5. Vocal Cord, this projects inward from the sides of the larynx to form a slit across the glottis in the throat, which vibrate in the airstream to produce voice.
6. Posterior Cartilage, cartilages revealed behind the larynx.
7. Cricoid cartilage, the ring-shaped cartilage of the larynx.
8. Trachea rings, these wrap half way around the trachea.
9. Anterior, the frontal portion of an object.
10. Posterior, the back portion of an object.
Step 3: Using the Clay to Shape the Parts of the Larynx
The 8 parts of the larynx will be created separately. Be sure to use your reference photo to guide you on how to shape the parts of the larynx.
1. First, spread clean waxed paper over a flat work surface.
2. Soften the polymer clay by applying heat through squeezing it around in your hands for 1 minute.
3. Choose one color of the polymer clay, and pinch pieces of it to start forming the circular fibromuscular posterior wall (Figure 4).
4. Create trachea rings and form half way around the fibromuscular posterior wall (Figure 4).
5. Choose a different color and form a cricoid cartilage (Figure 5), and place it on top of the fibromuscular posterior wall.
6. Choose another color to create the vocal cords (Figure 1) which will look exactly like figure, and place on top of the cricoid cartilage.
7. Use a separate color from the others and form the posterior cartilage (Figure 1), while placing that on top of the vocal cords
8. Using another color to form the thyroid cartilage (Figure 1), wrap it around the back of the other parts to form a background of the larynx. Only the sides of the thyroid cartilage will be seen in front with the other parts.
9. Pick a different color from the others and form the aryepigottic fold (Figure 6). This structure will be shaped similar to a taco.
10. Using the second to last color of clay to create the epiglottis (Figure 7), place in between the aryepiglottic fold while having the epiglottis a little superior over the aryepigottic fold.

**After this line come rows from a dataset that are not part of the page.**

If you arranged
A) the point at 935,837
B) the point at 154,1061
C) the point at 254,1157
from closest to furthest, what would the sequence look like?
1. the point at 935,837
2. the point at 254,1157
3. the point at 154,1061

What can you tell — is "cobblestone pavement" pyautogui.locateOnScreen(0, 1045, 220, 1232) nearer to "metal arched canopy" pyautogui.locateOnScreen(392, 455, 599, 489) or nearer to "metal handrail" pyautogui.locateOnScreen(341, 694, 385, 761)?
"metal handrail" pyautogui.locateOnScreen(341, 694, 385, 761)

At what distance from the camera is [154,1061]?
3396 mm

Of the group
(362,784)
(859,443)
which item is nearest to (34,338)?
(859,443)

11. Use the last color left to create the hyoid bone (Figure 8). This will be placed right in the middle of the posterior on the epiglottis.
Step 4: Bake the Clay
When your model is completed, bake the clay (I do not suggest eating your model). Also, if there is not an oven present you can use a hot glue gun to stick the pieces together.
1. Preheat oven to 275 degrees F (Figure 9)

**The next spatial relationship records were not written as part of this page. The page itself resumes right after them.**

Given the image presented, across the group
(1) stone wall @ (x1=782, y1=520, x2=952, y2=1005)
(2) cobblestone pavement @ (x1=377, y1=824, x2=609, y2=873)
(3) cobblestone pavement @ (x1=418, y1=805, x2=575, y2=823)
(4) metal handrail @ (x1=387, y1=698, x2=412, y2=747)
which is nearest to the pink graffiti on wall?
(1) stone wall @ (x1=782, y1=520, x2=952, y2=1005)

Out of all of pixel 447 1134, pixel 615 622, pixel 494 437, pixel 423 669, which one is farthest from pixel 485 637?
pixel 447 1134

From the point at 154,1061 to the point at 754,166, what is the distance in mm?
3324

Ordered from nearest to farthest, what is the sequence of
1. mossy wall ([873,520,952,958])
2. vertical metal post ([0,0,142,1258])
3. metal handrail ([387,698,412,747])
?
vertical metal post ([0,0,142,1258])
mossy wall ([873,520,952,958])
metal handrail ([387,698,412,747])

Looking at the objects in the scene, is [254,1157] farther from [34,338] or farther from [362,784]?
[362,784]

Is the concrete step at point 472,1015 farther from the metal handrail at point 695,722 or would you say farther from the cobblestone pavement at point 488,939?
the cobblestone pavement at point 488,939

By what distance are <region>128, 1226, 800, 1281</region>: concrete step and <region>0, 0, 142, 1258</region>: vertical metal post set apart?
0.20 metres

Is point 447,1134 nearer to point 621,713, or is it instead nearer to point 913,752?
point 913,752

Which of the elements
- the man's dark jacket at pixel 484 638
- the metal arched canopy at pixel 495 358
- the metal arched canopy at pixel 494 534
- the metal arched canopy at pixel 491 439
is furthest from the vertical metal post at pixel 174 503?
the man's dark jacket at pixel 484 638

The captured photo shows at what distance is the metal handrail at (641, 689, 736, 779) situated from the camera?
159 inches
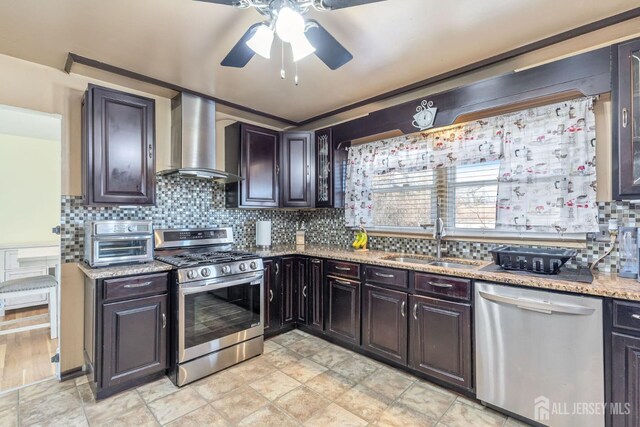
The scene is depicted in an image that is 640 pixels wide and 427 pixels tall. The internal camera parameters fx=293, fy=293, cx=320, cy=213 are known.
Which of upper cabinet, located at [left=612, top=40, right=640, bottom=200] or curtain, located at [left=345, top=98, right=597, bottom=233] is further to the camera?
curtain, located at [left=345, top=98, right=597, bottom=233]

2. Get a cookie sheet and place a piece of waxed paper over it.
3. Place your model on top of waxed paper.
4. Leave your model in for 10 minutes.
5. After 10 minutes check to see if all the parts are hard and permanently stuck to each other, because if not put back in for another 2 minutes.
6. Take out and let sit for 2 to 3 minutes.
7. Optional: Feel free to label the parts of the larynx with a sharpie marker or tape.
Step 5: Conclusion
Figure 10 shows the final outlook of one participant's clay model larynx. Your final clay model larynx will now be perfect for studying when preparing to be tested on the larynx. Also, you will be aware of what the larynx consist of, which is very relevant since every human being has one.